Bell's peers know he's there. They know his lifetime .256 average doesn't reveal the countless times he advanced runners an extra base by hitting grounders the other way. Or the extra pitches he took so someone could steal a base. Or his willingness to play hurt or to play all four infield positions or to bat anywhere in Dusty Baker's lineup, including the dead zone that is the No. 8 hole.
The San Francisco Giants voted Bell, not Barry Bonds, the 2002 Willie McCovey Award as the most inspirational player on a club that came within a few outs of winning the World Series.
''Winning the World Series, getting a ring, that's the ultimate,'' said Bell, whose grandfather and father neither ever got one. ''That's what you play for. I realize that more than ever now after coming so close.''
Bell knows how to win. His 1989 Moeller High team won the Ohio State title. His 1988 Mickey Mantle and 1989 Connie Mack World Series clubs were champions.

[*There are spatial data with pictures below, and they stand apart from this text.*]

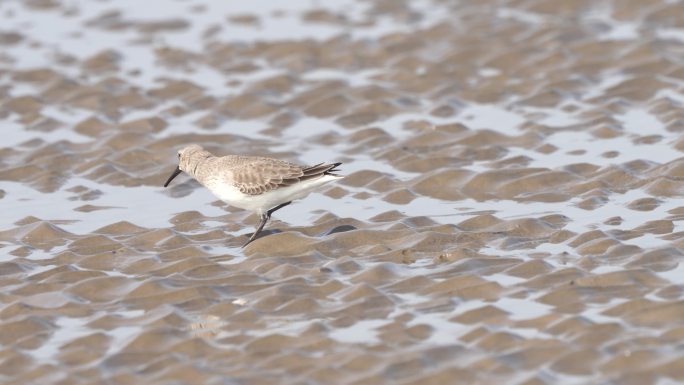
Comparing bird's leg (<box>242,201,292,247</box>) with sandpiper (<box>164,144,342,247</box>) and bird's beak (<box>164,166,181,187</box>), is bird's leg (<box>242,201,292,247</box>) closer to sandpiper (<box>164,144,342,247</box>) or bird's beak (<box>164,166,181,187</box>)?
sandpiper (<box>164,144,342,247</box>)

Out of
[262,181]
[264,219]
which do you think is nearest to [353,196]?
[264,219]

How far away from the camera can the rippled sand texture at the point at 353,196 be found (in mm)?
10469

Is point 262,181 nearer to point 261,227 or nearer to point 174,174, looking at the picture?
point 261,227

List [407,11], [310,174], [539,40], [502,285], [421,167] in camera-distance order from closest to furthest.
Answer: [502,285] → [310,174] → [421,167] → [539,40] → [407,11]

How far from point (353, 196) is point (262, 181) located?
2.07 m

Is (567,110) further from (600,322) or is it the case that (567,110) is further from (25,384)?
(25,384)

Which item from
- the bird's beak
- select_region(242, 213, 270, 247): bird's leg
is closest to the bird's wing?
select_region(242, 213, 270, 247): bird's leg

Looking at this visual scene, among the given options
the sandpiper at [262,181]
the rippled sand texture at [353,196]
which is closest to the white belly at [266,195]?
the sandpiper at [262,181]

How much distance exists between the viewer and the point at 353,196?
15.2 metres

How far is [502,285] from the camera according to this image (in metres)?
11.6

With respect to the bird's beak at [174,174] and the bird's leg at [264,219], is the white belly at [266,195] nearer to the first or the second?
the bird's leg at [264,219]

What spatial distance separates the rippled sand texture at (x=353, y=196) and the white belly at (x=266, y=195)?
0.47 m

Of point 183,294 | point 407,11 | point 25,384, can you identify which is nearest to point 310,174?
point 183,294

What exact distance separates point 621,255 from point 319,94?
771cm
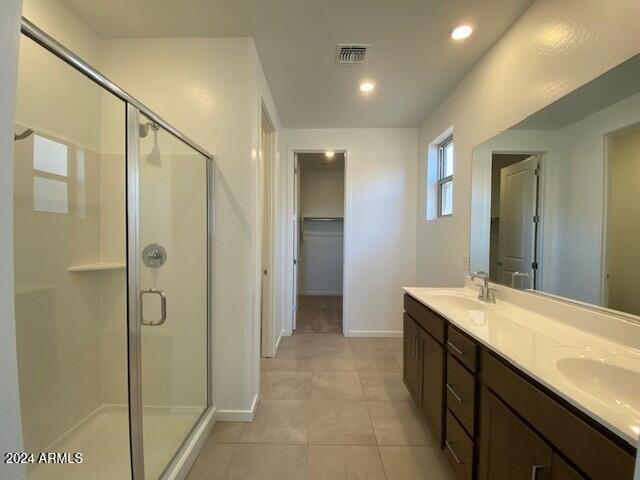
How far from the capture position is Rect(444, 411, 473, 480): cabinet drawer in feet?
4.20

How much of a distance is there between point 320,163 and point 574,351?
4.63 m

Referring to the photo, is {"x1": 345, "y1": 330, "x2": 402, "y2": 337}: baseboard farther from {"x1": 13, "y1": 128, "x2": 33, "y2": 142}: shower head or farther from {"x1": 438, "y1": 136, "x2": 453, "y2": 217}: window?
{"x1": 13, "y1": 128, "x2": 33, "y2": 142}: shower head

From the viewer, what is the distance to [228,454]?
169 cm

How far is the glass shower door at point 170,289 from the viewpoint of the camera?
4.83ft

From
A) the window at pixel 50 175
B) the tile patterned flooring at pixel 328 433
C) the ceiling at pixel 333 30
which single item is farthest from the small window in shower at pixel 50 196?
the tile patterned flooring at pixel 328 433

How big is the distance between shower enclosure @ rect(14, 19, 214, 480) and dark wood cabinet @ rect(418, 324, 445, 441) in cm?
145

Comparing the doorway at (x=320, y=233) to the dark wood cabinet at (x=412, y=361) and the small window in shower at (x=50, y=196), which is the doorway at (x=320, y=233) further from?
the small window in shower at (x=50, y=196)

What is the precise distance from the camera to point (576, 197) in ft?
4.35

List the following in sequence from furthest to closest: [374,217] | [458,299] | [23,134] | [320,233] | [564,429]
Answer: [320,233], [374,217], [458,299], [23,134], [564,429]

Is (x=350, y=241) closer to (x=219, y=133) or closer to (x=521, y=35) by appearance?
(x=219, y=133)

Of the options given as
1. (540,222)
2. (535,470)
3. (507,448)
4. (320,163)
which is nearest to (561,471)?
(535,470)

He's been to the playoffs the last three seasons, including with Seattle's 116-win team in 2001, and thinks the run can continue here.
''There's no substitute for stability, leadership and experience,'' Phillies manager Larry Bowa said. ''That's what Bell brings. He knows what has to be done. He knows there are no shortcuts.''
Bowa came to appreciate Bell's approach when the two were in Seattle. He's counting on Bell's intensity, impeccable work ethic and unselfishness to rub off here.
When Bell signed a four-year, $17-million free agent contract with the Phillies on Nov. 24, he could have asked for No. 25.
''It would have meant a lot to me because that's the number my grandfather and dad wore,'' Bell said.
Instead, he graciously accepted No. 4, just in case his friend Jim Thome, who had always worn 25, might want to come to the Phillies. He then began recruiting Thome.
Bowa wouldn't be surprised if Bell, 30, tops his career year of 1999 (.268, 21 HR, 78 RBIs) now that he's in user-friendly Veterans Stadium, batting sixth or seventh in what could be the club's most potent lineup since the halcyon days of Mike Schmidt and Greg Luzinski.
The 5-10, 195-pounder is an accomplished defender who ranked third among N.L. third baseman with a .973 fielding percentage last season. His range and arm won't make anyone forget Scott Rolen, but he'll make the routine play 99 times out of 100.
This ultimate gamer is another reminder that Old School is back in session in Philadelphia.